(Extracted data)

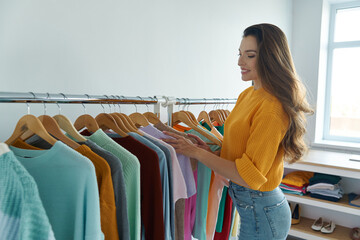 Happy young woman choosing clothes in fashion store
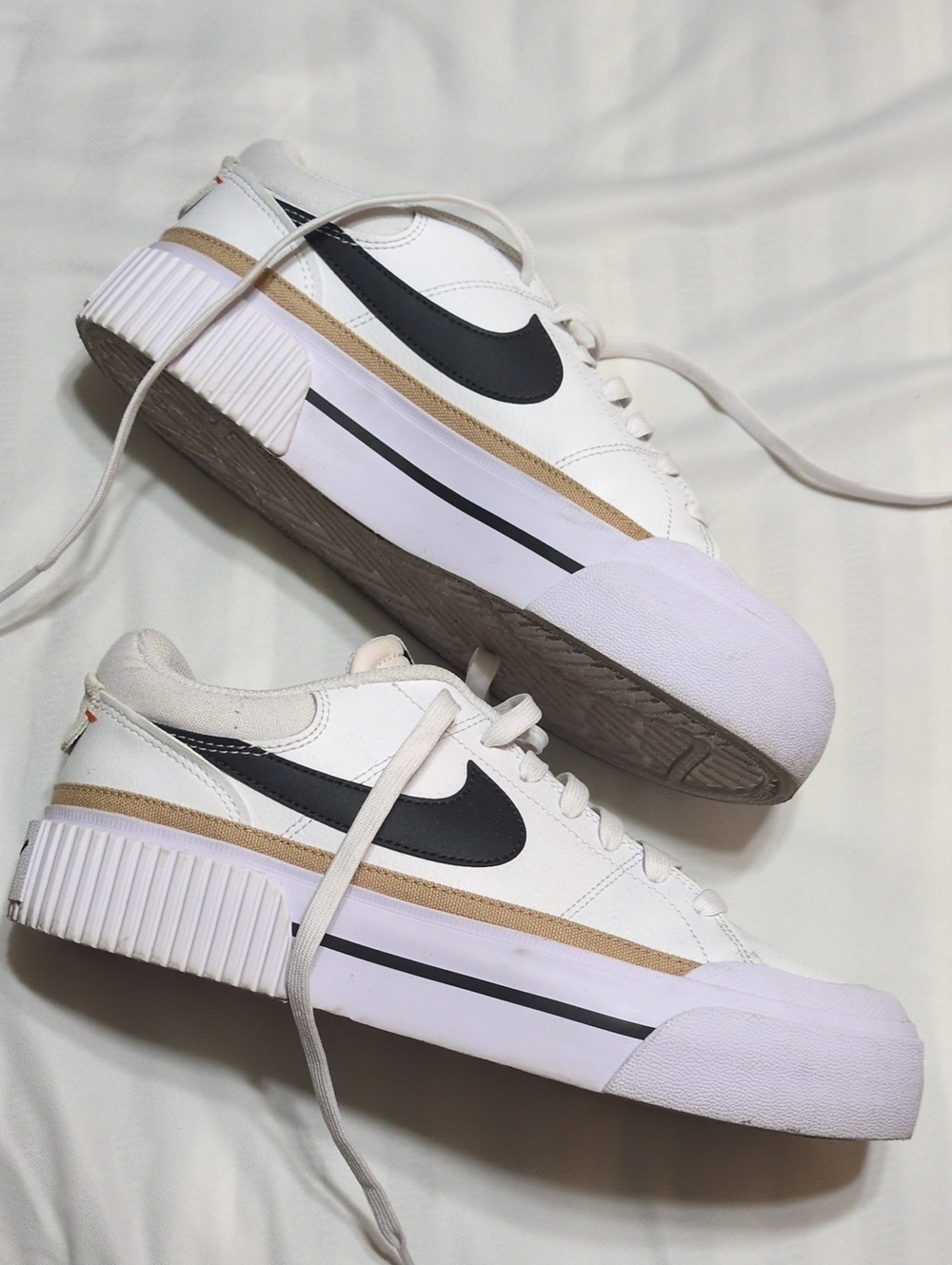 Nike Women's White Sneakers with Black Swoosh and Tan Trim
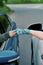 Close up of hands of two car drivers wearing protective gloves, making fist bump while greeting each other on the road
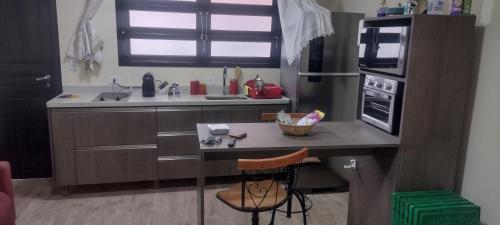 una pequeña cocina con mesa y encimera en Flat charmoso na praia de Juquehy, en São Sebastião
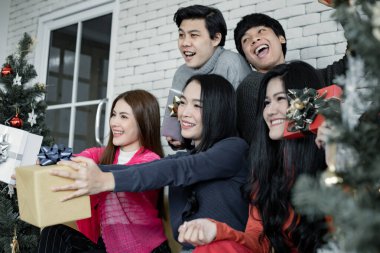 Genç Asyalı grupların mutlu bir partisi ve evde Noel festivali için hediyeler. Taylandlı gençler Noel 'i ve yeni yılı kutluyorlar. Mutlu Noeller ve mutlu Noeller..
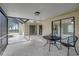 Covered patio with outdoor seating, providing a transition to screened-in pool area and a bright outdoor living space at 1808 Sawhorse Ct, Lutz, FL 33559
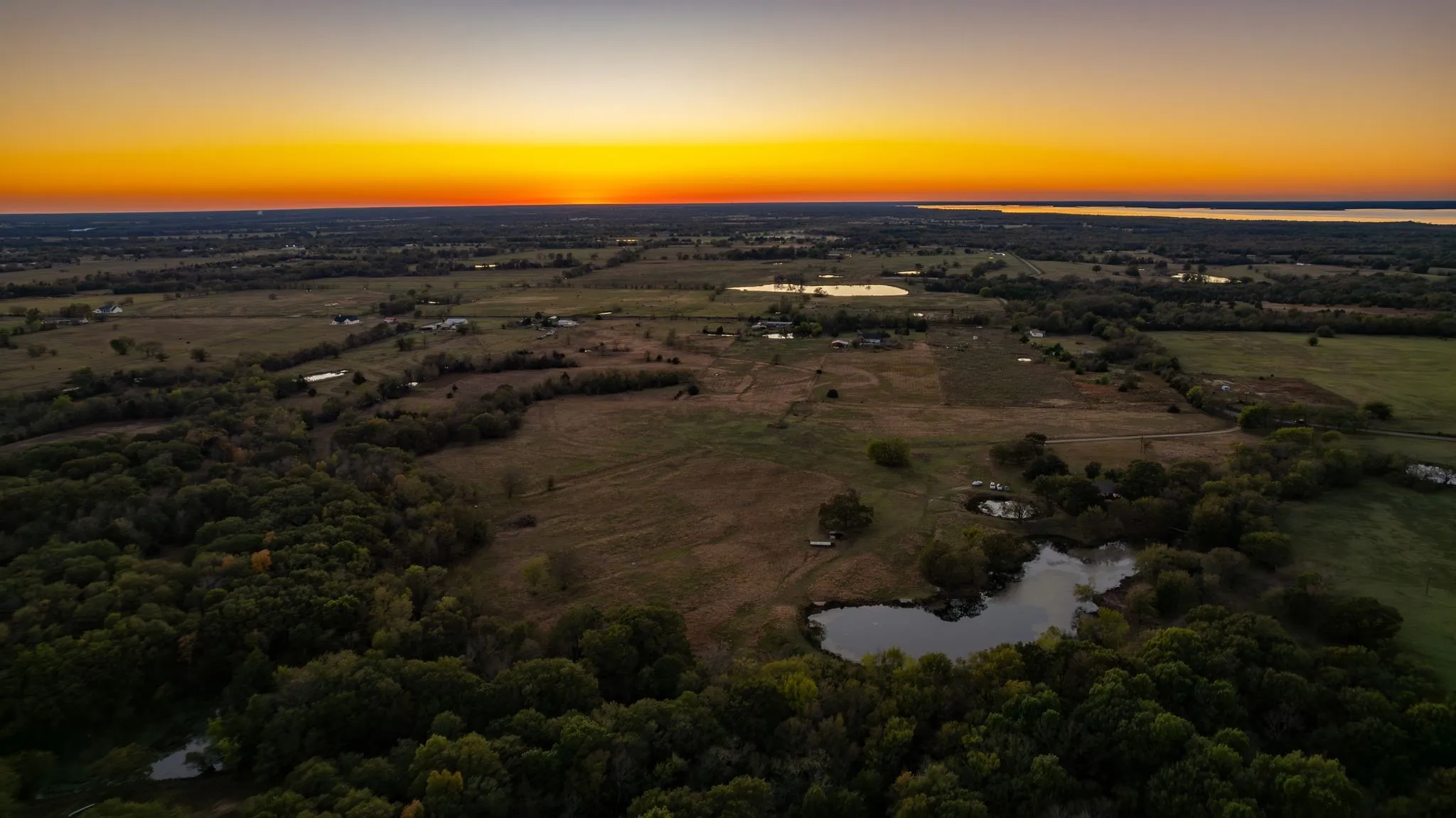 Aerial view at dusk featuring a water view
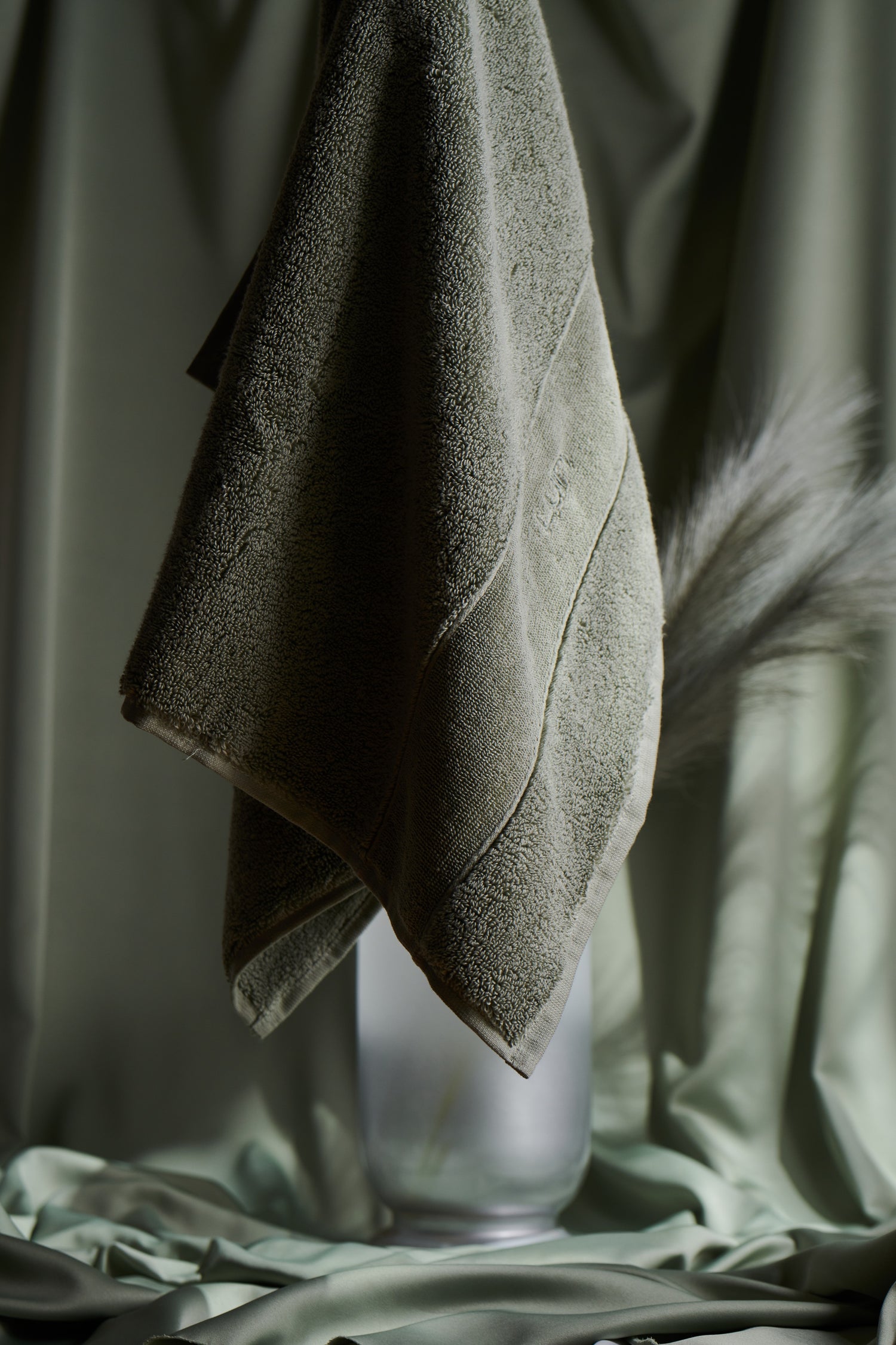 Green towel hanging against a blurred green background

(What you should do) Render the text of all the entries above as a Markdown table with the columns "Row" and "Text": one numbered row per line, blank lines omitted. Leave the pictures out of the answer.

(Finished task)
| Row | Text |
|---|---|
| 1 |  Happy young woman choosing clothes in fashion store |
| 2 |  Nike Women's White Sneakers with Black Swoosh and Tan Trim |
| 3 |  Close up of hands of two car drivers wearing protective gloves, making fist bump while greeting each other on the road |
| 4 |  una pequeña cocina con mesa y encimera en Flat charmoso na praia de Juquehy, en São Sebastião |
| 5 |  Genç Asyalı grupların mutlu bir partisi ve evde Noel festivali için hediyeler. Taylandlı gençler Noel 'i ve yeni yılı kutluyorlar. Mutlu Noeller ve mutlu Noeller.. |
| 6 |  Covered patio with outdoor seating, providing a transition to screened-in pool area and a bright outdoor living space at 1808 Sawhorse Ct, Lutz, FL 33559 |
| 7 |  Aerial view at dusk featuring a water view |
| 8 |  Green towel hanging against a blurred green background |